DGIST announced on Wednesday, August 21 that Professor Jae Eun Jang's team in the Department of Information and Communication Engineering developed electronic skin technology that can detect "prick" and "hot" pain sensations like humans. This research result is expected to be applied on the development of humanoid robots and patients wearing prosthetic hands in the future.
The attempt to mimic human's five senses led to the development of innovative electronic devices such as camera and TV, which are inventions that dramatically changed human life. As a result, many scientists are continuously performing research to imitate tactile, olfactory, and palate senses and tactile sensing is expected to be the next mimetic technology for various reasons. Currently, most tactile sensor researches are focusing on physical mimetic technologies that measure the pressure used for a robot to grab an object, but psychosensory tactile research on how to mimic human tactile feeling such like soft, smooth or rough has a long way to go.
As a result, Professor Jae Eun Jang's team developed a tactile sensor that can feel pain and temperature like human through a joint research with Professor Cheil Moon's team in the Department of Brain and Cognitive Science, Professor Ji-woong Choi's team in the Department of Information and Communication Engineering, and Professor Hongsoo Choi's team in the Department of Robotics Engineering. Its key strengths are that it has simplified the sensor structure and can measure pressure and temperature at the same time and can be applied on various tactile systems regardless of the measurement principle of the sensor.
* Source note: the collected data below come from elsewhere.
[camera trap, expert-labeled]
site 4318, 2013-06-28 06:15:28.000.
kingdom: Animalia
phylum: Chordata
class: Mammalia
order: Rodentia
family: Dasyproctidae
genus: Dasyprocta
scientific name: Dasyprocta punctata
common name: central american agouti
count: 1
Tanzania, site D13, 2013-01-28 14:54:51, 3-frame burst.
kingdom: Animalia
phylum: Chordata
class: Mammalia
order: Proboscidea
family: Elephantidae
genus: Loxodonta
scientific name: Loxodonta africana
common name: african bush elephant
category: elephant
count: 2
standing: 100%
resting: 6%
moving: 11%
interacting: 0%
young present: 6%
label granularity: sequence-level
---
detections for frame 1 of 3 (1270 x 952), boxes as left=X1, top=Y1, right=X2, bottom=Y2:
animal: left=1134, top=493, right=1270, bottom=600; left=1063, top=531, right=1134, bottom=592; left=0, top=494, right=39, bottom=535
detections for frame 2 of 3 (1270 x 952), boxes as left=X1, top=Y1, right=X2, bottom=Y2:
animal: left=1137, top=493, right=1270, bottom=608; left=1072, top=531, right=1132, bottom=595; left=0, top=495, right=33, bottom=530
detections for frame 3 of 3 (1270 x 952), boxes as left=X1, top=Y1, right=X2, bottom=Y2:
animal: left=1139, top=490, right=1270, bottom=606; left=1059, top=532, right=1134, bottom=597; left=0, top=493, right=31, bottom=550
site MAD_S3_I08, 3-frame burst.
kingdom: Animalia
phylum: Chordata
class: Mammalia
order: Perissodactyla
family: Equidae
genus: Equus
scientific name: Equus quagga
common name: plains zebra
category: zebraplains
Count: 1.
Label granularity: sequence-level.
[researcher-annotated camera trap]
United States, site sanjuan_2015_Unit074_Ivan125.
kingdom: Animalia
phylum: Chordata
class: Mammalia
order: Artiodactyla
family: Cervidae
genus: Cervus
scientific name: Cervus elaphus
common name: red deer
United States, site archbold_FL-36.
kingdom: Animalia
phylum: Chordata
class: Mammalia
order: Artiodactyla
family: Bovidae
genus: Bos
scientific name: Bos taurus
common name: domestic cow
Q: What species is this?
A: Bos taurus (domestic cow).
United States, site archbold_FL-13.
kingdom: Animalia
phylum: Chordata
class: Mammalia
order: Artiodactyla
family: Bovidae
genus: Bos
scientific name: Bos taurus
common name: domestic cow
For this, the research team focused on zinc oxide nano-wire (ZnO Nano-wire) technology, which was applied as a self-power tactile sensor that does not need a battery thanks to its piezoelectric effect, which generates electrical signals by detecting pressure. Also, a temperature sensor using Seebeck effect1) was applied at the same time for one sensor to do two jobs. The research team arranged electrodes on polyimide flexible substrate, grew the ZnO nano-wire, and could measure the piezoelectric effect by pressure and the Seebeck effect by temperature change at the same time. The research team also succeeded in developing a signal processing technique that judges the generation of pain signals considering the pressure level, stimulated area and temperature.
Professor Jang in the Department of Information and Communication Engineering said "We have developed a core base technology that can effectively detect pain, which is necessary for developing future-type tactile sensor. As an achievement of convergence research by experts in nano engineering, electronic engineering, robotics engineering, and brain sciences, it will be widely applied on electronic skin that feels various senses as well as new human-machine interactions. If robots can also feel pain, our research will expand further into technology to control robots' aggressive tendency, which is one of the risk factors of AI development."
This research was participated by combined M.S.-Ph.D. program student Minkyung Shim in the Department of Information and Communication Engineering as the first author and was published on the online edition of internationally-renowned journal Soft Robotics on Tuesday, July 23.
1 Seebeck effect: Forms electric circuit by connecting different metals and generates thermoelectromotive forces on the circuit if there is a temperature difference on both access points.